Eine gefährliche Entwicklung

Summa summarum bahnt sich hier eine Entwicklung an, die für die Guerilla einen Pyrrhussieg bedeutet und die radikale Rechte nachhaltig stärkt. Denn zu den zentralen Konfliktlinien des bewaffneten Konflikts gehört das Problem der ungelösten Landfrage und damit der sozialen Ungleichheit. Nicht umsonst hatte die Guerilla immer wieder wieder betont, dass es keinen nachhaltigen Frieden geben werde, wenn der Friedensprozess nicht zu einer sozial gerechteren Gesellschaftsordnung führen werde. Daneben ist die Frage der politischen Repräsentation und der Beteiligung der sozialen Bewegungen der zweite zentrale Schlüssel, um eine Grundvoraussetzung für eine Verringerung des sozialen Sprengpotentials, das den bewaffneten Konflikt immer befeuerte, herbeizuführen.
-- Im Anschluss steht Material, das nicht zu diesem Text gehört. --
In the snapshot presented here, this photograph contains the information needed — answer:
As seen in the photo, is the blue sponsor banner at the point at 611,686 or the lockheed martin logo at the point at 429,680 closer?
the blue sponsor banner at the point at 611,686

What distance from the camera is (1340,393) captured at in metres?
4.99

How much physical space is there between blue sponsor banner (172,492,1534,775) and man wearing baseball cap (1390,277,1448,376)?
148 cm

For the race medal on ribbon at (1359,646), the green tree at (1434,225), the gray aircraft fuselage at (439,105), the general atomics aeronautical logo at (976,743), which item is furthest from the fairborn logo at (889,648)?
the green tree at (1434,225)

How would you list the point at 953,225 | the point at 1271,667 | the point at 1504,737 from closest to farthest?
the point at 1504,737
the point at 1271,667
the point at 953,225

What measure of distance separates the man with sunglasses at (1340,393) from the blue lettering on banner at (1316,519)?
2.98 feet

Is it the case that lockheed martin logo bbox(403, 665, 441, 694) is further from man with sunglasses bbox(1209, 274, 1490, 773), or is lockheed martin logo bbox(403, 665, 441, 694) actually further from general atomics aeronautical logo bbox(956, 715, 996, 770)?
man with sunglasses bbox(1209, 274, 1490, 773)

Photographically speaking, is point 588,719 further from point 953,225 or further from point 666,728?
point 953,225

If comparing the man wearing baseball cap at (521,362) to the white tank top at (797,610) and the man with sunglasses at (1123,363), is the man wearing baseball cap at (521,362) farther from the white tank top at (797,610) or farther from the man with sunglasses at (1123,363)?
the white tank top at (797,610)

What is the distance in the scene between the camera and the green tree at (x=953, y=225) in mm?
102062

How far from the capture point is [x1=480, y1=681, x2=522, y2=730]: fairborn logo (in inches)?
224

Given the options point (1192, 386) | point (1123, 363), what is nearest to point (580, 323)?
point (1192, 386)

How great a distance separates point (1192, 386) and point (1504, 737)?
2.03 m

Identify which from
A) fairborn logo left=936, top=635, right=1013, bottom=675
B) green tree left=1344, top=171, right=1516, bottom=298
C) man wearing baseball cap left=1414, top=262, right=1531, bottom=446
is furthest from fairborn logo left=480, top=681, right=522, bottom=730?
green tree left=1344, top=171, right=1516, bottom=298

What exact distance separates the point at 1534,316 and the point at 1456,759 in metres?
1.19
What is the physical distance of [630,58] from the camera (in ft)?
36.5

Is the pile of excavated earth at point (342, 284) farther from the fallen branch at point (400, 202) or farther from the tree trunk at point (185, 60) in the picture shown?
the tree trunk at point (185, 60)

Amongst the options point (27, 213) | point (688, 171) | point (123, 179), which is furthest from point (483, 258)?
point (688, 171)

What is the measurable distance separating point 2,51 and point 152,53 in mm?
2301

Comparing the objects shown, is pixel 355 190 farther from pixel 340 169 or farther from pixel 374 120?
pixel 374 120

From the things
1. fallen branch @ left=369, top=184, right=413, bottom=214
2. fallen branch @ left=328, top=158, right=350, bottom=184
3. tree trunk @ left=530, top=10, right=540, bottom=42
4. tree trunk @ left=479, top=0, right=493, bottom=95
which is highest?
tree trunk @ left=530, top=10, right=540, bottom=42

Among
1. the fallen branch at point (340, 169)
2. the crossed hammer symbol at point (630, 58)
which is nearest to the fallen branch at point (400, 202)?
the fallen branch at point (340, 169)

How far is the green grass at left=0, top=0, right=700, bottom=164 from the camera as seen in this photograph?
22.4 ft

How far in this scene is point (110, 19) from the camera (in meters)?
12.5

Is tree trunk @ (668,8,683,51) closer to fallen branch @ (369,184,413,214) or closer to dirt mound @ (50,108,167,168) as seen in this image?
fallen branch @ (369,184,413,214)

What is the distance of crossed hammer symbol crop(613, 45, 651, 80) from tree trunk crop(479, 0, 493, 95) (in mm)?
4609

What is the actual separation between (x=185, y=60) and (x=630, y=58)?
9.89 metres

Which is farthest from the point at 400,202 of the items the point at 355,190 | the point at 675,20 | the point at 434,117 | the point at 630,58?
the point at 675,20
In beiden Konfliktpunkten zeigt sich aber ein nicht irrelevanter Teil der kolumbianischen Oligarchie widerwillig, und zwar nicht nur jener Teil um die Ultrarechten, sondern auch im von Santos angeführten Friedenslager.

So verhinderte die Regierung Santos auf vielen Ebenen die Partizipation der sozialen Bewegungen am Friedensprozess, während sie zugleich immer wieder äusserst repressiv gegen Streiks und Grossdemonstrationen im ganzen Land vorging. Zuletzt bekannt geworden ist die von der kolumbianischen Anti-Riot-Einheit ESMAD gewalttätig durchgeführte Räumung des Friedenslagers auf dem Plaza de Bolivar in der Hauptstadt Bogota. Die Bedeutung des Paramilitarismus hingegen wurde durch Santos immer wieder heruntergespielt, statt eine Aufarbeitung in den staatlichen Institutionen über deren Verwicklung in paramilitärische Aktivitäten anzustossen.

Die Konsequenz ist blutig wie eh und je: Seit Anfang des Jahres wurden laut einem Brief der FARC-EP an die Regierung bereits über 200 AkltivistInnen durch paramilitärische Milizen ermordet. Die nun durch den Triumph der Ultrarechten eingeschränkten Friedensverträge öffnen der kolumbianischen Oligarchie darüber hinaus Tür und Tor, um die Errungenschaften der FARC-EP in den Verhandlungen Schritt für Schritt zu tilgen. Die Revision der zentralen Agendapunkte der Guerilla durch die radikale Rechte lässt jedenfalls nichts Gutes für die Zukunft erwarten.